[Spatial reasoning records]
_ _ _ _ _ _ _

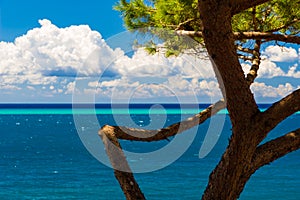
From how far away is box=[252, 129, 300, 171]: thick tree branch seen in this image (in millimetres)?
3260

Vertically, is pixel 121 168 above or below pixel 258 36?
below

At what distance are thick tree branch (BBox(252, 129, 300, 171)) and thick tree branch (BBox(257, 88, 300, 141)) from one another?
0.22m

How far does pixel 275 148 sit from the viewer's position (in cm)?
329

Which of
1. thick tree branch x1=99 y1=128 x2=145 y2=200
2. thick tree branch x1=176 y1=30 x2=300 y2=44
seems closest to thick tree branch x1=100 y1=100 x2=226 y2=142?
thick tree branch x1=99 y1=128 x2=145 y2=200

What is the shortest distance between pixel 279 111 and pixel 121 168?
1.11 meters

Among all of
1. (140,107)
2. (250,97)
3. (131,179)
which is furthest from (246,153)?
(140,107)

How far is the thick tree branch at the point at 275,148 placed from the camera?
10.7 feet

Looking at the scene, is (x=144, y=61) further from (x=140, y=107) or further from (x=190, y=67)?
(x=140, y=107)

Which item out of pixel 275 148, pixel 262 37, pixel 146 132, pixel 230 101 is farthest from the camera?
pixel 146 132

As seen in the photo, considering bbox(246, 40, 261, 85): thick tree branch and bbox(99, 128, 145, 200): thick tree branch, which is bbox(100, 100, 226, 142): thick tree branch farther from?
bbox(246, 40, 261, 85): thick tree branch

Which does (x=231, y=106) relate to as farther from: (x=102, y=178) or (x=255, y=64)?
(x=102, y=178)

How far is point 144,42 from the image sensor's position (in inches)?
180

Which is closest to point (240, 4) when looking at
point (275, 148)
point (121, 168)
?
point (275, 148)

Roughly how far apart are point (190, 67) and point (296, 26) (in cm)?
100
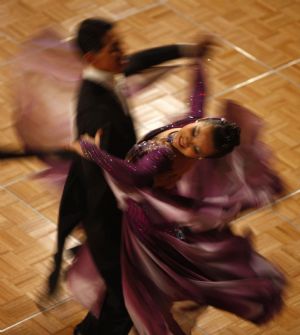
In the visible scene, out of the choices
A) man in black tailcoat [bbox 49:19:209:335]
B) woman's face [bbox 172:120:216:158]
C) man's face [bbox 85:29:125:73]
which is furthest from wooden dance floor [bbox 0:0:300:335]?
woman's face [bbox 172:120:216:158]

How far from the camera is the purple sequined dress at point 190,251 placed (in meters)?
3.25

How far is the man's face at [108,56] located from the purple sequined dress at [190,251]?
292 mm

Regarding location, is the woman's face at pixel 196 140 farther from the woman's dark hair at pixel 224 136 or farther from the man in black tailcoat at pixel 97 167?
the man in black tailcoat at pixel 97 167

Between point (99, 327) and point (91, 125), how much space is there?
76cm

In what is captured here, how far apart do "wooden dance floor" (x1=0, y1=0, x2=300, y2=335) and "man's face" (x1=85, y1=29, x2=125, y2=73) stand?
1.28 feet

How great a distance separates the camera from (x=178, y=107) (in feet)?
16.2

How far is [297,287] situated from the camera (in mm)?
4027

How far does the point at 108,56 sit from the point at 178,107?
152cm

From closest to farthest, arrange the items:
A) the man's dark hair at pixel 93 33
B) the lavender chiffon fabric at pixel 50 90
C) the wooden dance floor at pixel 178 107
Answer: the man's dark hair at pixel 93 33, the lavender chiffon fabric at pixel 50 90, the wooden dance floor at pixel 178 107

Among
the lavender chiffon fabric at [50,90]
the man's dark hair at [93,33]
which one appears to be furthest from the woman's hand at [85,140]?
the man's dark hair at [93,33]

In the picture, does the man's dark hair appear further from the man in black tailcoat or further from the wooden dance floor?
the wooden dance floor

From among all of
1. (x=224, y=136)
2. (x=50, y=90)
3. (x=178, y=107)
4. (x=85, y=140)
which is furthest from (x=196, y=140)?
(x=178, y=107)

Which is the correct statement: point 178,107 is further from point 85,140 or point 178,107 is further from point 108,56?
point 85,140

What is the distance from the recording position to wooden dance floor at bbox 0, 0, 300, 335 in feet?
12.9
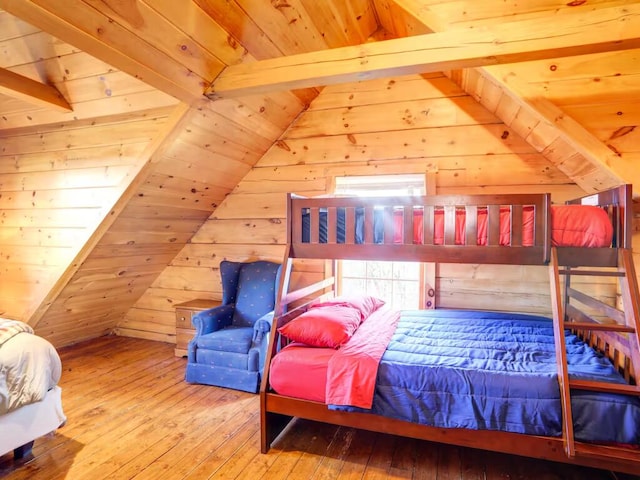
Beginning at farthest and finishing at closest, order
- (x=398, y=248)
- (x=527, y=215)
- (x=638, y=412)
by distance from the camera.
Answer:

_ _ _ _ _ _ _

Print only the lines from the line that contains "Between point (99, 327)" to the final line of the data, inclusive. Pictures stay out.

- [Complete output]:
Between point (99, 327) and point (91, 125), how much space is there?
76cm

In what is captured here, how far apart do "wooden dance floor" (x1=0, y1=0, x2=300, y2=335) and "man's face" (x1=85, y1=29, x2=125, y2=73) stand?
1.28 feet

How great a distance separates the camera from (x=178, y=107) (in feet)?
16.2

How far is [297,287] situated from the camera (in mm)?
4027

How far does the point at 108,56 sit from the point at 178,107?
152cm

From closest to farthest, arrange the items:
A) the man's dark hair at pixel 93 33
B) the lavender chiffon fabric at pixel 50 90
C) the wooden dance floor at pixel 178 107
Answer: the man's dark hair at pixel 93 33, the lavender chiffon fabric at pixel 50 90, the wooden dance floor at pixel 178 107

Among
the lavender chiffon fabric at [50,90]
the man's dark hair at [93,33]
which one appears to be furthest from the woman's hand at [85,140]?
the man's dark hair at [93,33]

In the picture, does the man's dark hair appear further from the man in black tailcoat or further from the wooden dance floor?
the wooden dance floor

From among all of
1. (x=224, y=136)
2. (x=50, y=90)
3. (x=178, y=107)
4. (x=85, y=140)
which is furthest from (x=196, y=140)?
(x=178, y=107)

Which is the correct statement: point 178,107 is further from point 85,140 or point 178,107 is further from point 108,56?
point 85,140

What is the distance from the recording position to wooden dance floor at bbox 0, 0, 300, 335 in feet?
12.9
Beginning at farthest and finishing at closest, order
- (x=398, y=248)
- (x=527, y=215)
- (x=638, y=412)
by distance from the camera.
Answer:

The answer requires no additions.